Unfavorable views on Trump were especially high among Korean, Japanese, and Pakistani Americans. Even among Chinese Americans, who saw an uptick in social media activity in favor of Trump prior to the election, many more held unfavorable views than favorable views. Vietnamese Americans were the only group for whom the proportion of favorable views was greater than the proportion of unfavorable views.

 The 2016 post-election survey interviewed 4,393 Asian Americans and comparison samples of Pacific Islanders, Whites, Latinos, and Blacks conducted between Nov. 10, 2016 and March 2, 2017. For the first time, the survey also includes nationally representative samples of Pakistani and Bangladeshi Americans.

In contrast to their views on Trump, Asian Americans generally held favorable views on Hillary Clinton after the election. Nearly 60 percent of Asian Americans held a favorable view of Clinton, and she was viewed favorably by a majority of Asian Americans, except for Chinese Americans, who were split between favorable and unfavorable views. These views on the two major-party presidential candidates generally tracked with their vote choices in the November election.
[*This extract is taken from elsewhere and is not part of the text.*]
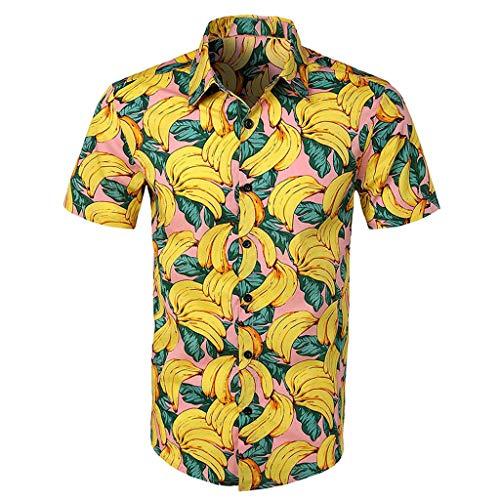 (Men's Hawaiian Shirt Button Down Party Casual Holiday Camp Beach Shortsleeve Tee (Yellow, L) )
The National Asian American Survey was founded in 2008, and repeated in 2012 and 2016. It is a scientific and nonpartisan effort to poll the opinions of Asian Americans and Pacific Islanders, and is the only nationally representative academic survey of the political and social attitudes of this population. The 2016 Post-Election Survey was supported by a major grant from the National Science Foundation, with support for supplemental data collections from the Ford Foundation, California Immigration Research Initiative, and the Wallace H. Coulter Foundation. The authors are solely responsible for the content and analysis presented herein.